# [What is being asked]
Whenever a line below holds the word "United", count it; then give the total and nothing else.

# [Supplied records]

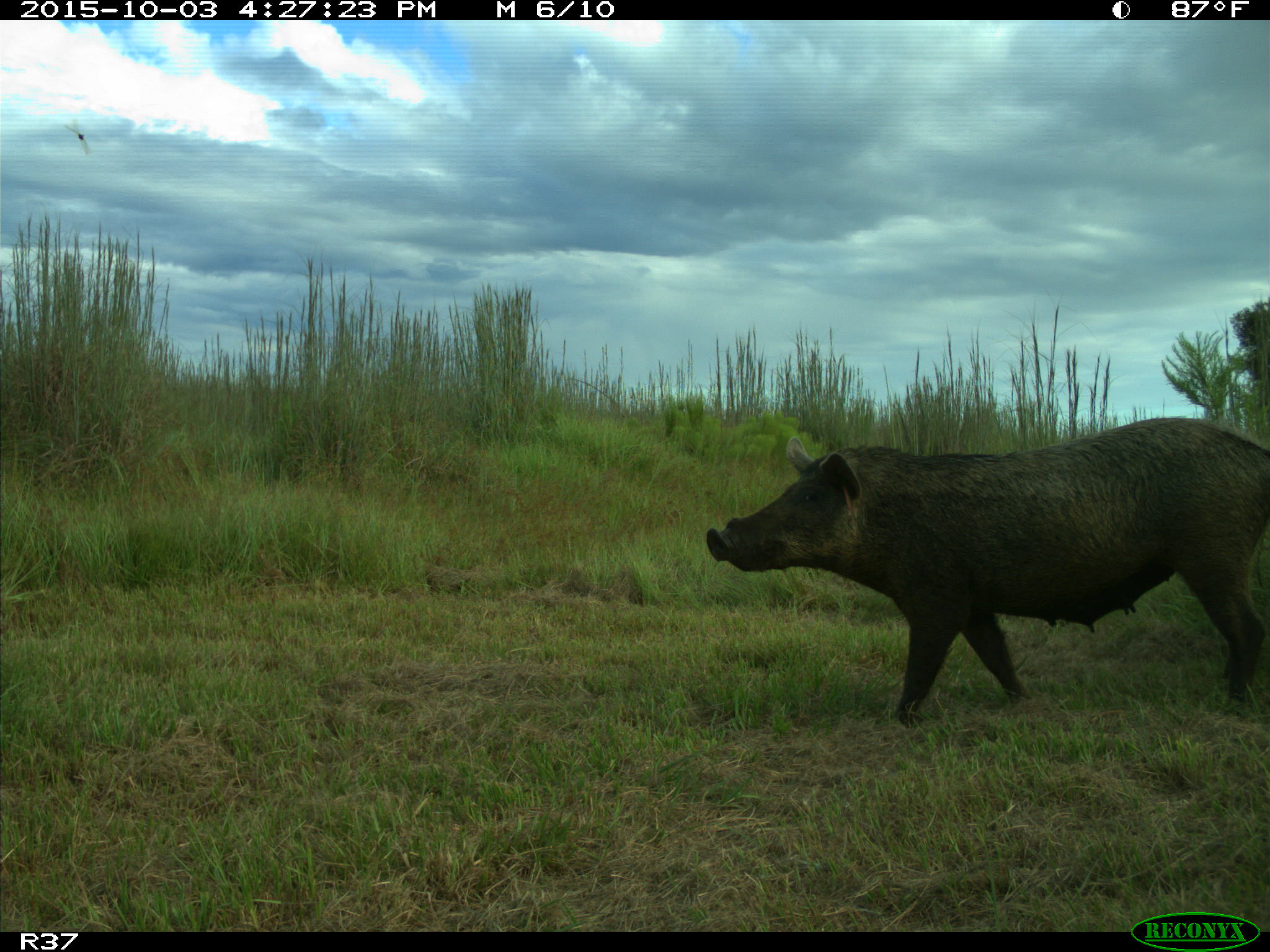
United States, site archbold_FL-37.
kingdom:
* * *
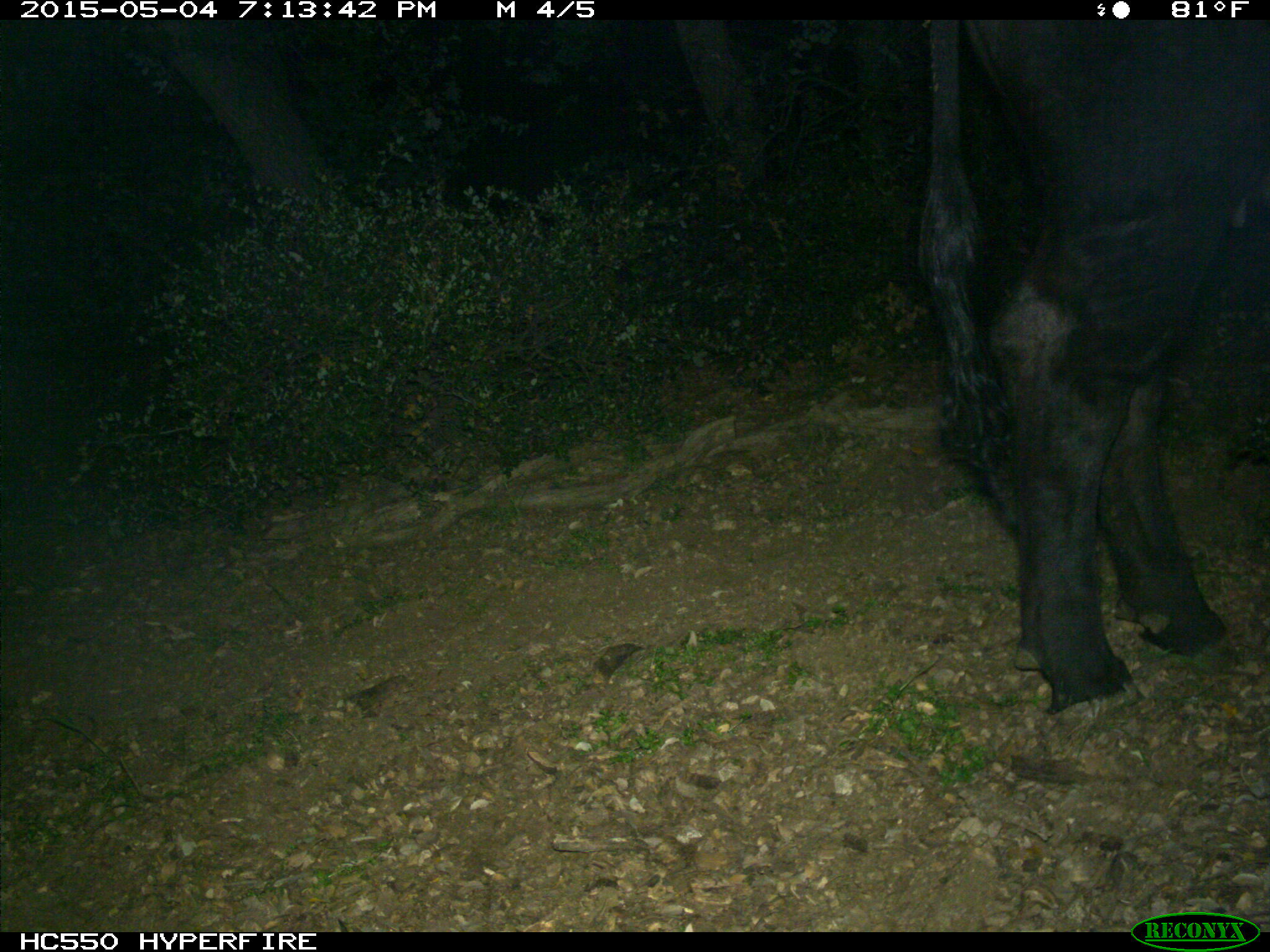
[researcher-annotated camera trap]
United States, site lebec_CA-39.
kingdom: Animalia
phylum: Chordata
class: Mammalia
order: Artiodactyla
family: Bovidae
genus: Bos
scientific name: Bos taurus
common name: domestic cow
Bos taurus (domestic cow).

# [Result of this task]
2